__TASK__:
Print the listing as it stands, omitting all images.

__GIVEN RECORDS__:
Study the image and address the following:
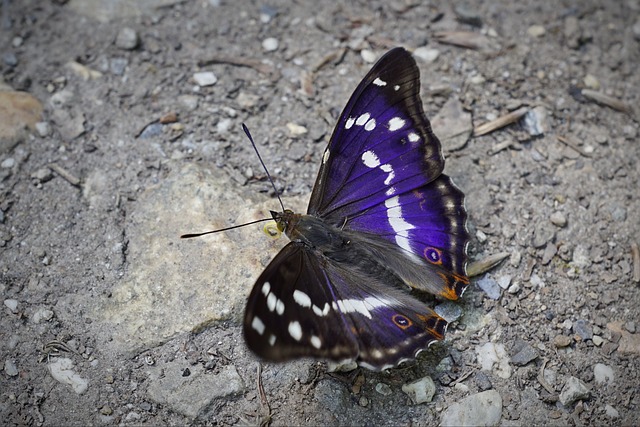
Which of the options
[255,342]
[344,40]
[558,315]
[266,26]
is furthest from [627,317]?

__ANSWER FOR THIS EXERCISE__:
Study the image and address the following:
Which of the options
[255,342]
[344,40]
[558,315]
[266,26]
is furthest from [627,317]?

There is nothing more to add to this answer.